┌─ EXTRACTED TEXT

RecommendationGraph

Context : TheAlgorithm, KnowledgeGraph

https://towardsdatascience.com/introduction-to-knowledge-graph-based-recommender-systems-34254efd1960

AutoGraph (Using LanguageModels to make recommendation graphs :

• https://arxiv.org/abs/2412.18241 via
• https://www.marktechpost.com/2025/01/05/autograph-an-automatic-graph-construction-framework-based-on-llms-for-recommendation

Compare : RecommendationArchitecture

Here's NotebookLM's comparison :

Recommendation Graphs

Recommendation Graphs are a modern approach to recommendation systems that uses graph neural networks (GNNs) to analyse relationships between users and items. These relationships can be simple, like a user clicking on an item, or more complex, like the semantic similarity between items. By representing these relationships in a graph structure, GNNs can effectively learn patterns and make accurate recommendations.

However, most GNN-based recommendation methods focus on optimising the model structure and learning strategies based on pre-defined graphs. They often overlook the importance of the graph construction stage [1, 2]. Earlier works for graph construction relied on specific rules or crowdsourcing, which are either too simplistic or too labour-intensive [3]. More recently, researchers are starting to use large language models (LLMs) to automate graph construction, leveraging their vast knowledge and reasoning capabilities [4, 5].

A key challenge in using LLMs for recommendation graphs is incorporating a global view of the data. LLMs have a limited context window, making it difficult to consider all relevant information when inferring relationships between nodes [6]. This often leads to inferior graph structures. Another challenge is the computational cost of using LLMs to infer relationships between millions or billions of user-item pairs [6].

└─
┌─ INFORMATION PROVIDED

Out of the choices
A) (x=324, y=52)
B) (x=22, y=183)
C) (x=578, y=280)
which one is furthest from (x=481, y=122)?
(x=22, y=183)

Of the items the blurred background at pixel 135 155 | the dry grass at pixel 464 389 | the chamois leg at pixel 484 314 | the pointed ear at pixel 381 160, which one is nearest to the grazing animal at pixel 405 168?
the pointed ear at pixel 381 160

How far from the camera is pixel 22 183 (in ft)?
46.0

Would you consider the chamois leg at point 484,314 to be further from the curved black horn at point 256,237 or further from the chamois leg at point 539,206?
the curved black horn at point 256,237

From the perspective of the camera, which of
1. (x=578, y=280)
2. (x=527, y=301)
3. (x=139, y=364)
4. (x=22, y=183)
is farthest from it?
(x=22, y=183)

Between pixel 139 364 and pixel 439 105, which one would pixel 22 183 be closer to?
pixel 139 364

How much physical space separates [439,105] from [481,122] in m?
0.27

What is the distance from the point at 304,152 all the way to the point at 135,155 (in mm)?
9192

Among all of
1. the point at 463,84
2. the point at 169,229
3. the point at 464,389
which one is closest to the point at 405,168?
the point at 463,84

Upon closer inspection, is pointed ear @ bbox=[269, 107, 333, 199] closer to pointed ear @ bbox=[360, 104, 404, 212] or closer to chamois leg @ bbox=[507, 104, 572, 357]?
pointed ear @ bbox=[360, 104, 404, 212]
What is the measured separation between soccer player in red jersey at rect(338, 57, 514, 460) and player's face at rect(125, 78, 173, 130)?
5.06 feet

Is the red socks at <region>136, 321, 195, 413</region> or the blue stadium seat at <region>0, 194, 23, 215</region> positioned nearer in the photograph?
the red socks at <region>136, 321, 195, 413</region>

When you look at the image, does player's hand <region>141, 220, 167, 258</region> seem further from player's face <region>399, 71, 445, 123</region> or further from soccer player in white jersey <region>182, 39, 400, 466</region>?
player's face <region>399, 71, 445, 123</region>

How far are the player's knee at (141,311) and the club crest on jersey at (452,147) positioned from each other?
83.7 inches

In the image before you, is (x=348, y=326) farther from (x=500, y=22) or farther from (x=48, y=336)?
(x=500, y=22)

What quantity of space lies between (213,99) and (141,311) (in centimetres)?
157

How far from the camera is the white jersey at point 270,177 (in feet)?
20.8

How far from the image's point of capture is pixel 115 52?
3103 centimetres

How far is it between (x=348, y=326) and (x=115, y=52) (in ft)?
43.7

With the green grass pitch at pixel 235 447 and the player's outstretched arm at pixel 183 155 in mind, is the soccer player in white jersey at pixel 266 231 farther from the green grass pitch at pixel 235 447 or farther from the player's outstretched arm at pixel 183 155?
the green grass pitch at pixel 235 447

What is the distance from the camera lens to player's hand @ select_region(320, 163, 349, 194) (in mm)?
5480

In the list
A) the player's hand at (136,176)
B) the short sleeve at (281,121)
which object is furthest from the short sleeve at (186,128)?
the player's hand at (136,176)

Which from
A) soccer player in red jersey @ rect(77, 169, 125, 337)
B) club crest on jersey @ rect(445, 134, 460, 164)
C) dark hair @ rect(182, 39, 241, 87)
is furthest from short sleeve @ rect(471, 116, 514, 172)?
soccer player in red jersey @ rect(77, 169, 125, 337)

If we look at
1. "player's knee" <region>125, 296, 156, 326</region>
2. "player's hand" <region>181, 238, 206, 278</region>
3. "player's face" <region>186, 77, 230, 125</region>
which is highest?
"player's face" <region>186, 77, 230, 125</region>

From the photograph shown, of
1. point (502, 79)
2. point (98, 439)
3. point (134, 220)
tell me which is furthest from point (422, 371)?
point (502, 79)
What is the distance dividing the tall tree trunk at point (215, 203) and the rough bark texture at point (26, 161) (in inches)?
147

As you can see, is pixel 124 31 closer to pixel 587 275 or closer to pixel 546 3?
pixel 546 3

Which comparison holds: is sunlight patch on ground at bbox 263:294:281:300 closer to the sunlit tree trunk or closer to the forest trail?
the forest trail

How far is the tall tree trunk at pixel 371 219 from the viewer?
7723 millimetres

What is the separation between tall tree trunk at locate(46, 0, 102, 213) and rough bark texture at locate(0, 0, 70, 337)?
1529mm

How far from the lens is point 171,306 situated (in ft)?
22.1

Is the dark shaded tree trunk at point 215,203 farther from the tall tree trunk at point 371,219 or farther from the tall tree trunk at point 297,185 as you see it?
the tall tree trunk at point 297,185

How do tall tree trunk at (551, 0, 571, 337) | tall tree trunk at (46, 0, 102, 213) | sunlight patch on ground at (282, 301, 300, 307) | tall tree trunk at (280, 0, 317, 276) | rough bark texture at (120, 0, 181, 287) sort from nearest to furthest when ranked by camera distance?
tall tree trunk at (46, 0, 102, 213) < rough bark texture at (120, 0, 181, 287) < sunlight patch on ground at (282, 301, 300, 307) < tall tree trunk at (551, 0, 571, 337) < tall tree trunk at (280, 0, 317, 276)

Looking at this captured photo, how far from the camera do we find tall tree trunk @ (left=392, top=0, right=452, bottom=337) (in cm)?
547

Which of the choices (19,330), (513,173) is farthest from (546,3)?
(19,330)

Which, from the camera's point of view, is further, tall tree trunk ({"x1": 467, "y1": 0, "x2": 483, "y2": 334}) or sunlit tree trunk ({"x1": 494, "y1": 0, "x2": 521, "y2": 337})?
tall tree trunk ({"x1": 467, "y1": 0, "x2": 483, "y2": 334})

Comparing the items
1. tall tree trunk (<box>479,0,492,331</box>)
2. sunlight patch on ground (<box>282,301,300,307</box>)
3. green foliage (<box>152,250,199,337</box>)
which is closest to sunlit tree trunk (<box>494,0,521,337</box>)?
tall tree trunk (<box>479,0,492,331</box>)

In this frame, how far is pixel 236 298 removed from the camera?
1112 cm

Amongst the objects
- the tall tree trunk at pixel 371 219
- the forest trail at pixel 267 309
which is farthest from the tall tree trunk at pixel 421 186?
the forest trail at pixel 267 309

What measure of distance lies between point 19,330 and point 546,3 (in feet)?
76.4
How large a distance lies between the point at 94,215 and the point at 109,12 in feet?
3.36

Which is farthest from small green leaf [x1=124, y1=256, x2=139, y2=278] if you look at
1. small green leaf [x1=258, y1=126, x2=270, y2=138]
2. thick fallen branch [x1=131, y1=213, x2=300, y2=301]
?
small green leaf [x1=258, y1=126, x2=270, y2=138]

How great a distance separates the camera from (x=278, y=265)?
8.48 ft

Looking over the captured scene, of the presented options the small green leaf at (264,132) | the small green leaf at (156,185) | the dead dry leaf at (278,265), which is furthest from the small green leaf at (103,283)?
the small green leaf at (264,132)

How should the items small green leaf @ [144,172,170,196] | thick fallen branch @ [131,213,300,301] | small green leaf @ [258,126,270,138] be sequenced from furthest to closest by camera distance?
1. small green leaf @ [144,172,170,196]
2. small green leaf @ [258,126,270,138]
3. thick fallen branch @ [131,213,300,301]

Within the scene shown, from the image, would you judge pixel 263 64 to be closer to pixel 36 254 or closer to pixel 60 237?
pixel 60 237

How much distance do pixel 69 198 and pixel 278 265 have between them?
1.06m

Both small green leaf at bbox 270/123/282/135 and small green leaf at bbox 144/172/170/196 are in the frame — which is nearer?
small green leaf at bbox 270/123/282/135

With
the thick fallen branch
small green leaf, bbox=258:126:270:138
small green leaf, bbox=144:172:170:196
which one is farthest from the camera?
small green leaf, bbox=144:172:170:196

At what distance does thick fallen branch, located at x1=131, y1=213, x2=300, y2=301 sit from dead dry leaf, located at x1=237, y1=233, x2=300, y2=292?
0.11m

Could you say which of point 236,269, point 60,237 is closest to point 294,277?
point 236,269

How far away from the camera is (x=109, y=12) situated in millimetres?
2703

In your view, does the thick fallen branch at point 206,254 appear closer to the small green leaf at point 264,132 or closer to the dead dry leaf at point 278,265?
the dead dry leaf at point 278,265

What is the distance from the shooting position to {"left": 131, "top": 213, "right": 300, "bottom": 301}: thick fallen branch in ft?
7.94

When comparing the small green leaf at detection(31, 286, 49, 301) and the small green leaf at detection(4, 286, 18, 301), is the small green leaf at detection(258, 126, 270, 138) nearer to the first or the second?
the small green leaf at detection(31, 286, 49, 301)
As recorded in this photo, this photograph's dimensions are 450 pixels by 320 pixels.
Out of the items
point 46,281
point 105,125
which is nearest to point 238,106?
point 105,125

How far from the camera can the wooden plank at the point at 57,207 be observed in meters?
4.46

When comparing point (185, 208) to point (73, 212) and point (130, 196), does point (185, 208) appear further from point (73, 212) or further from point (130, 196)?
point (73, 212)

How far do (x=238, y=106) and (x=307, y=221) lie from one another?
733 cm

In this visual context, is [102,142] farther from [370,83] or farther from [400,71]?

└─
┌─ INFORMATION PROVIDED

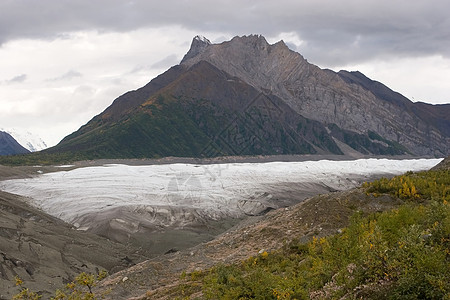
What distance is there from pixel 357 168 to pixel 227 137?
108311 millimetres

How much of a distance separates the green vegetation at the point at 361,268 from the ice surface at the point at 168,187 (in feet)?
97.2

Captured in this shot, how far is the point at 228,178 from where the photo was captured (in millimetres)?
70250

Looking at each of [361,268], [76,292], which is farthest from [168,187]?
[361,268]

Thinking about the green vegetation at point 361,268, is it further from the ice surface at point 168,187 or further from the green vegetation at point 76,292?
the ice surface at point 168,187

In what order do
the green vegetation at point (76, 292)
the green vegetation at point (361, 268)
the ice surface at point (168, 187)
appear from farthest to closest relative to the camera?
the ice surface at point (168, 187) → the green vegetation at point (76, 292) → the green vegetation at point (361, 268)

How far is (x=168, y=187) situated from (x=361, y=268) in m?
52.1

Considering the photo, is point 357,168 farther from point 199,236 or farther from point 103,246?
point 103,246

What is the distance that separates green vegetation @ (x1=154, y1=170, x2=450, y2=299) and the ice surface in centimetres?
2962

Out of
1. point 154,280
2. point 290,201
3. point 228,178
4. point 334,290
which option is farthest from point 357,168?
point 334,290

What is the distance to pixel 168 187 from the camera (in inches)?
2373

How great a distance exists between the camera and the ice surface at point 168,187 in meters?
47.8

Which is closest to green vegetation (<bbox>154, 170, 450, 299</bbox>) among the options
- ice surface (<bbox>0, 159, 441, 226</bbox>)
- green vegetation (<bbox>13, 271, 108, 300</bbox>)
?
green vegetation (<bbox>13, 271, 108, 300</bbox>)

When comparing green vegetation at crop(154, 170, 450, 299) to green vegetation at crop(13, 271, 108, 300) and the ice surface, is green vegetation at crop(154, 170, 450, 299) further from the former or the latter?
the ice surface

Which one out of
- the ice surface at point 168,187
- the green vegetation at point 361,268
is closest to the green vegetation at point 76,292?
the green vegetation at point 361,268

└─

Reproduce the part of the recommendation graphs text starting with "AutoGraph (Using LanguageModels" and going on through "make accurate recommendations.", word for word. The data has nothing to do with what is asked here.

AutoGraph (Using LanguageModels to make recommendation graphs :

• https://arxiv.org/abs/2412.18241 via
• https://www.marktechpost.com/2025/01/05/autograph-an-automatic-graph-construction-framework-based-on-llms-for-recommendation

Compare : RecommendationArchitecture

Here's NotebookLM's comparison :

Recommendation Graphs

Recommendation Graphs are a modern approach to recommendation systems that uses graph neural networks (GNNs) to analyse relationships between users and items. These relationships can be simple, like a user clicking on an item, or more complex, like the semantic similarity between items. By representing these relationships in a graph structure, GNNs can effectively learn patterns and make accurate recommendations.